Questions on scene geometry

====

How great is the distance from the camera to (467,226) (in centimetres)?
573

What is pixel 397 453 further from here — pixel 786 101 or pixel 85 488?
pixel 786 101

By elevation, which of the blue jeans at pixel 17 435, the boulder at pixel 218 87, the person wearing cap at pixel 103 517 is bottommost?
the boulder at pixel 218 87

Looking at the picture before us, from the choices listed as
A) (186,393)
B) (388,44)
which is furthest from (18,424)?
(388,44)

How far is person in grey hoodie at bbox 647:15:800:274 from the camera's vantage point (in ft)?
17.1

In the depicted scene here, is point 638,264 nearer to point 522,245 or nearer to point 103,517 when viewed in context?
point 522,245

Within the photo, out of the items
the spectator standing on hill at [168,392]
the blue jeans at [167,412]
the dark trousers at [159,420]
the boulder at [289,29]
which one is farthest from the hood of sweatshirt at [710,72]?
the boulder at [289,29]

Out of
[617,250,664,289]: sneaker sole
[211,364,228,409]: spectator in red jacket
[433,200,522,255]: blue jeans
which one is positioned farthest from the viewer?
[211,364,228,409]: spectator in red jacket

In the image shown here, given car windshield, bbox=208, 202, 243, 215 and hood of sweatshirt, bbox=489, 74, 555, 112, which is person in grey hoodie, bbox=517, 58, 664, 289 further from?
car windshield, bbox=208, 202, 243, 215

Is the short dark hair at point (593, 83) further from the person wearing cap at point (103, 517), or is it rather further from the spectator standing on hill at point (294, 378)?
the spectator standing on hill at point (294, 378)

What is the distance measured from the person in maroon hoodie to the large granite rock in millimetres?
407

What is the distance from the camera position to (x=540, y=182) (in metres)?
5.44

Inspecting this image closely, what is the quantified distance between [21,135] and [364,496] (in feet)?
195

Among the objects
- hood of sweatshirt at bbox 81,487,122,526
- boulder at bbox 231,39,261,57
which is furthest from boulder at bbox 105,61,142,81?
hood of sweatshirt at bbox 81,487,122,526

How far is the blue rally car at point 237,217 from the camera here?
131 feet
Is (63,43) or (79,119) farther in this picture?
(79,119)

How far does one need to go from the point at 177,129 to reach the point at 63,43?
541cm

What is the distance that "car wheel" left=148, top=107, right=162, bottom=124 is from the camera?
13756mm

====

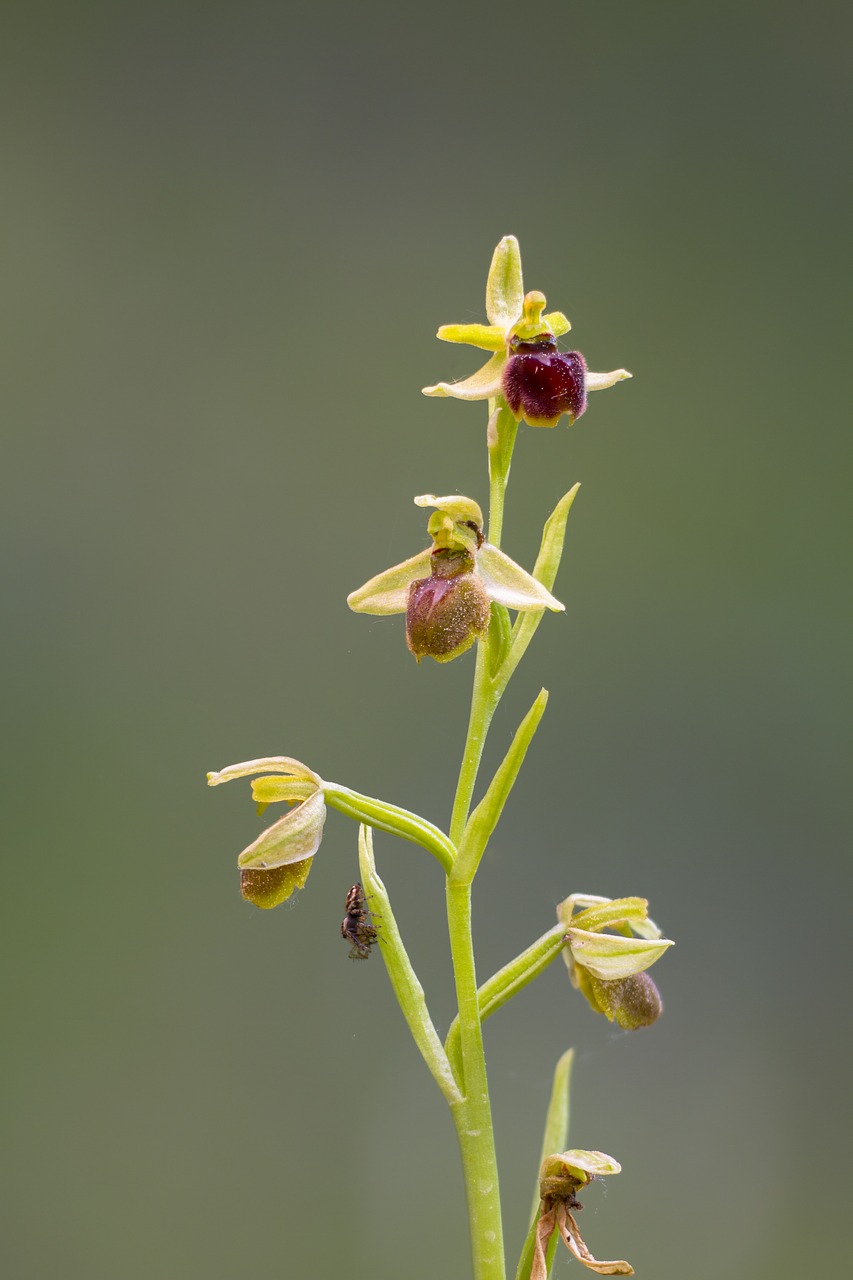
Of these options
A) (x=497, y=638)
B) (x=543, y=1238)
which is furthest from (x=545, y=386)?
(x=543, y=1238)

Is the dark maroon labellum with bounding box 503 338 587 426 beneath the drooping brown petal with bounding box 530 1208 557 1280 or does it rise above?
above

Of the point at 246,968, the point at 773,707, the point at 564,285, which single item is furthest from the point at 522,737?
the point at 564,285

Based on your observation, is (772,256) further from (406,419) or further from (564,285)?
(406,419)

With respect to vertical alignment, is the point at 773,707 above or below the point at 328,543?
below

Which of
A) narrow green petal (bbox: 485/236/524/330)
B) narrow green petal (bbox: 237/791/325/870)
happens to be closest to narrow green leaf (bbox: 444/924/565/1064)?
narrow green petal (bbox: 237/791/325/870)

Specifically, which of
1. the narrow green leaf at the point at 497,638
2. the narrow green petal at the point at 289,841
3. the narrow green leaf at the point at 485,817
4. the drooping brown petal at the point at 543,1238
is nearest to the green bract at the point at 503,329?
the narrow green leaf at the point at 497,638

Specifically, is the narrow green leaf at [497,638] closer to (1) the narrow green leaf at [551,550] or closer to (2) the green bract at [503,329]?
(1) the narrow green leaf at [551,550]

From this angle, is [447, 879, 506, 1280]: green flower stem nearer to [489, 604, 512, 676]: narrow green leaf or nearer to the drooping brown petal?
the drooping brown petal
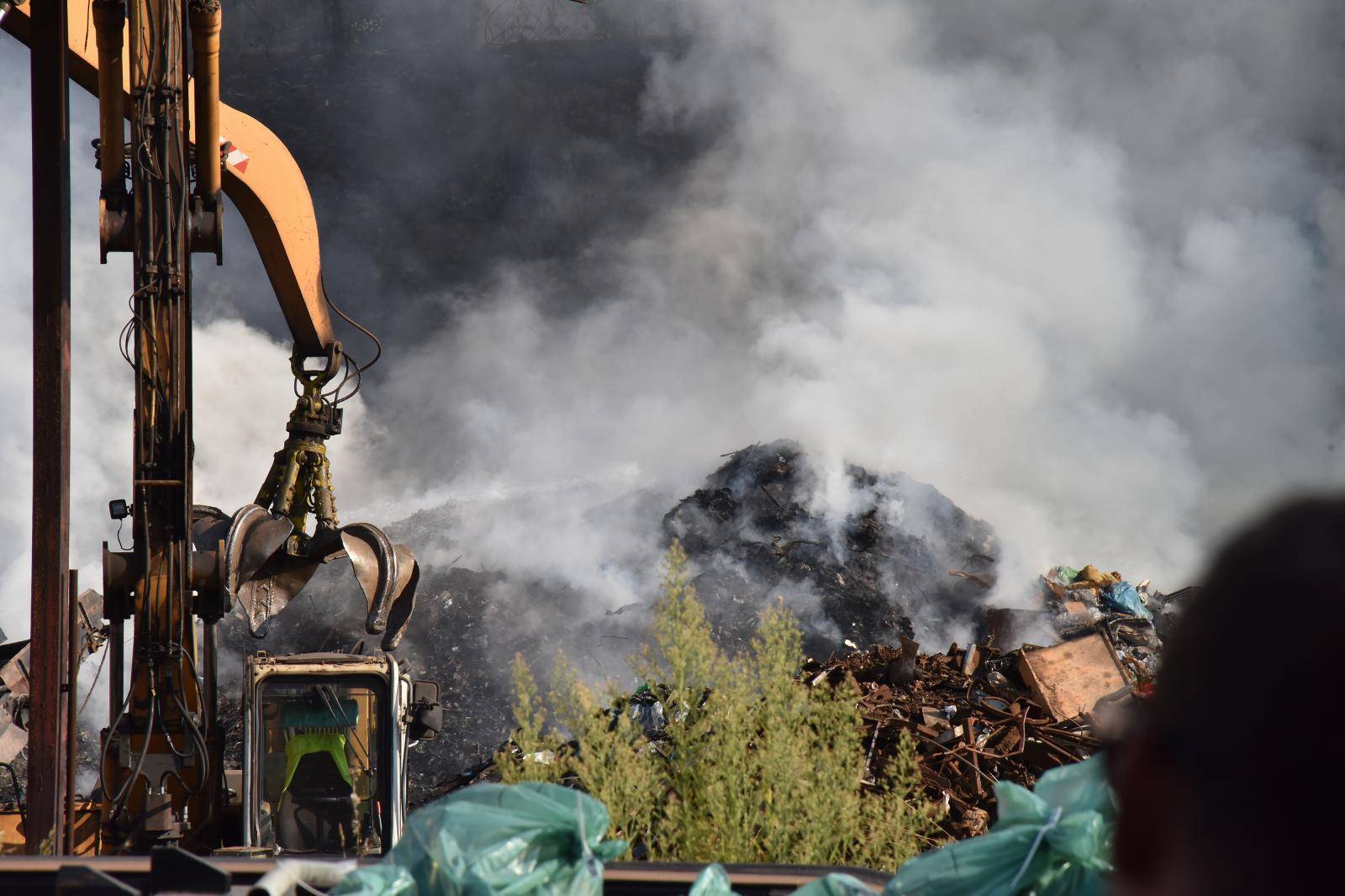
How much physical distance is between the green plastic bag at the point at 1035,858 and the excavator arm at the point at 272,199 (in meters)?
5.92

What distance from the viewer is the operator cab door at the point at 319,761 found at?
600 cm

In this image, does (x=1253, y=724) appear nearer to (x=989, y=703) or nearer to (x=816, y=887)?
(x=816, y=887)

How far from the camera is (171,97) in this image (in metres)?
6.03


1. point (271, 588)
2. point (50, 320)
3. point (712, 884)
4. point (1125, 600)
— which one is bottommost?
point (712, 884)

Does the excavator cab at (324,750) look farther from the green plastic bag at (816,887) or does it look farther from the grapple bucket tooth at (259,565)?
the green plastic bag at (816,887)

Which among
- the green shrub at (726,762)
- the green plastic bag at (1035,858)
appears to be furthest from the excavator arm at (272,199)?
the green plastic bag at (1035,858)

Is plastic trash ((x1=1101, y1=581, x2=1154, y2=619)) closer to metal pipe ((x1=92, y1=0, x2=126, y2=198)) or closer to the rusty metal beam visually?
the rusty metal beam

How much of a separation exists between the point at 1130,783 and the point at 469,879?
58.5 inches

====

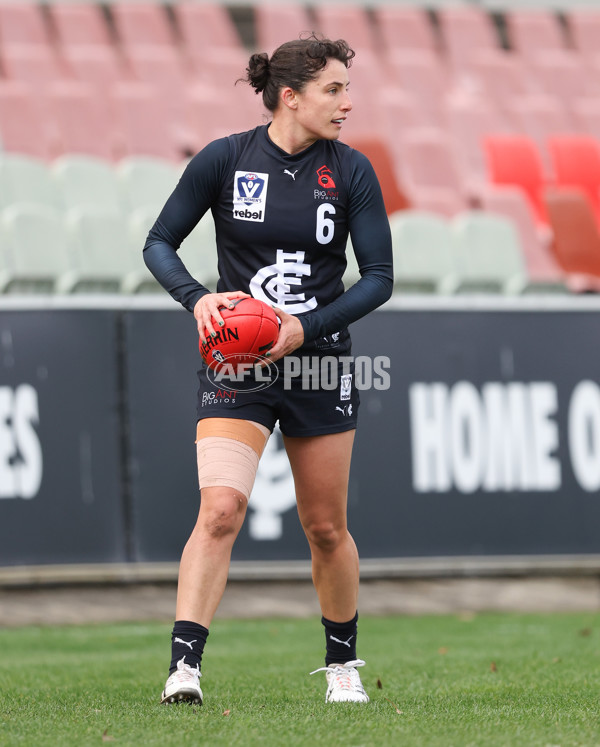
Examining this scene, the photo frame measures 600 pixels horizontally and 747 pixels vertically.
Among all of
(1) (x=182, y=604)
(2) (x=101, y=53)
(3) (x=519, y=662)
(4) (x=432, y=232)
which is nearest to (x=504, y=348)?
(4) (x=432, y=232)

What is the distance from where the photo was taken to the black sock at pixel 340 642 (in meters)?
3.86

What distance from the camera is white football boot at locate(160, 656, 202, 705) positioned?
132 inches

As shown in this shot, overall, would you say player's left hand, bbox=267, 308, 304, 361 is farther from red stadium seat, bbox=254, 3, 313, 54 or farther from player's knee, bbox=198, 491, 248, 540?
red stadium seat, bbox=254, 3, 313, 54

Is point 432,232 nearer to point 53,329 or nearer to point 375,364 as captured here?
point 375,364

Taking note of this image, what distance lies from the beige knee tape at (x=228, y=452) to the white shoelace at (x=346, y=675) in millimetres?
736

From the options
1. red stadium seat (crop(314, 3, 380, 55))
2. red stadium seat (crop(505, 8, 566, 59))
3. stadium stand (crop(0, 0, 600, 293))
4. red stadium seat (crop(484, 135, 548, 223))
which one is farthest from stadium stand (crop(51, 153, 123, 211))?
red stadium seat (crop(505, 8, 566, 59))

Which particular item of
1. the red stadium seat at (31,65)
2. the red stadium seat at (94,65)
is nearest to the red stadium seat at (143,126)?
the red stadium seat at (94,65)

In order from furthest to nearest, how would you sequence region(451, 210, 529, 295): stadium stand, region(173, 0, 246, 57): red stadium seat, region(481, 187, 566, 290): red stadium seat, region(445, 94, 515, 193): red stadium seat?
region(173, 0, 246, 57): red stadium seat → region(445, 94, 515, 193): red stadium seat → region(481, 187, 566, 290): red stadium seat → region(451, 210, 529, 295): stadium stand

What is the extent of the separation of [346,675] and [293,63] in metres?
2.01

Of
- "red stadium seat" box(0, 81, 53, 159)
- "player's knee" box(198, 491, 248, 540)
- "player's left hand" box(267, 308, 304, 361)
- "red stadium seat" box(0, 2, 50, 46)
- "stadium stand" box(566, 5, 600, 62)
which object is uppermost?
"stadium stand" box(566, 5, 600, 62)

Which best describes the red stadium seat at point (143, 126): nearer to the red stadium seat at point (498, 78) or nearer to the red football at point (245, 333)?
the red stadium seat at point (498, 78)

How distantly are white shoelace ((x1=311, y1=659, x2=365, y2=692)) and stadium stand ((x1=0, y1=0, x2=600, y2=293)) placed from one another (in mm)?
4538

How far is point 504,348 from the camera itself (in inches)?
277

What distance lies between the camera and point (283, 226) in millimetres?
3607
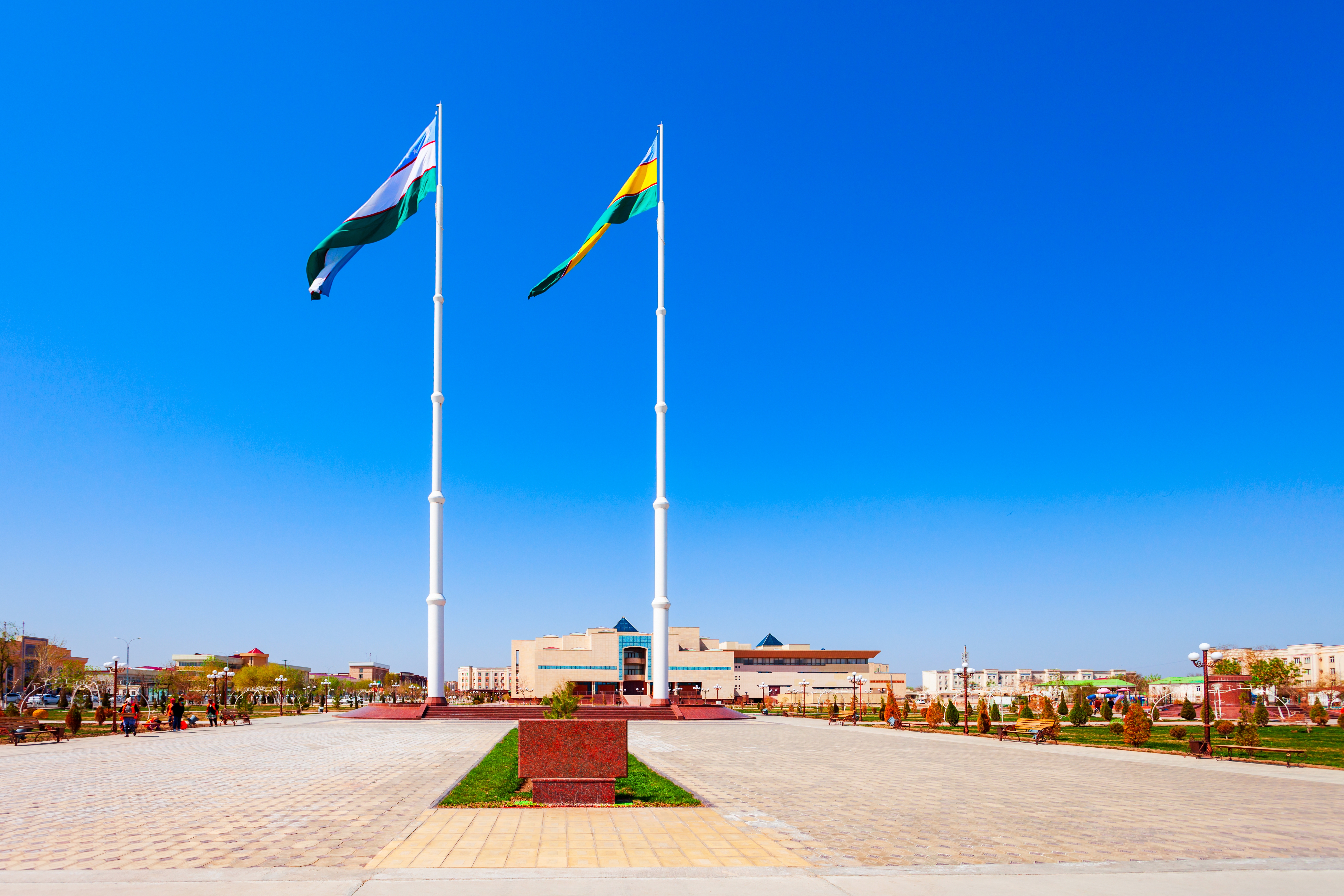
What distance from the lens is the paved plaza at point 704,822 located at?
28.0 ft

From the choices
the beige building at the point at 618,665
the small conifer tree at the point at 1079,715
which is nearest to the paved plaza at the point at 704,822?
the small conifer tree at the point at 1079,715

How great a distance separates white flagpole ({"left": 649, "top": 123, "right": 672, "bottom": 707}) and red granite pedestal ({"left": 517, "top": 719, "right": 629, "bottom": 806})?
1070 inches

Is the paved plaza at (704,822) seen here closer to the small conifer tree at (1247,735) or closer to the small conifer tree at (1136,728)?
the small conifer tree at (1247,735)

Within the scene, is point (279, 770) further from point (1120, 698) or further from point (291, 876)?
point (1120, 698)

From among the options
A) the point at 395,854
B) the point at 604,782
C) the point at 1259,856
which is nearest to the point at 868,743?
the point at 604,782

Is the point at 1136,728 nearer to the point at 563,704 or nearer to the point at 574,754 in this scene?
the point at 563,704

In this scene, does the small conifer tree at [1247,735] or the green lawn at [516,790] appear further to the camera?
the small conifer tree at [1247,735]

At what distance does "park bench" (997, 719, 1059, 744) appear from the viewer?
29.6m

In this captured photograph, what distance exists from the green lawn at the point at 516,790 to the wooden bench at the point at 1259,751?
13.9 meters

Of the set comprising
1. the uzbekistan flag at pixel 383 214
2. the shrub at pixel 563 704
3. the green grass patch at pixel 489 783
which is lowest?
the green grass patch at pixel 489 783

====

:: Aim ::
Report how many lines in the rows above contain the word "lies". Give only the number.

:: Answer to the task ::
2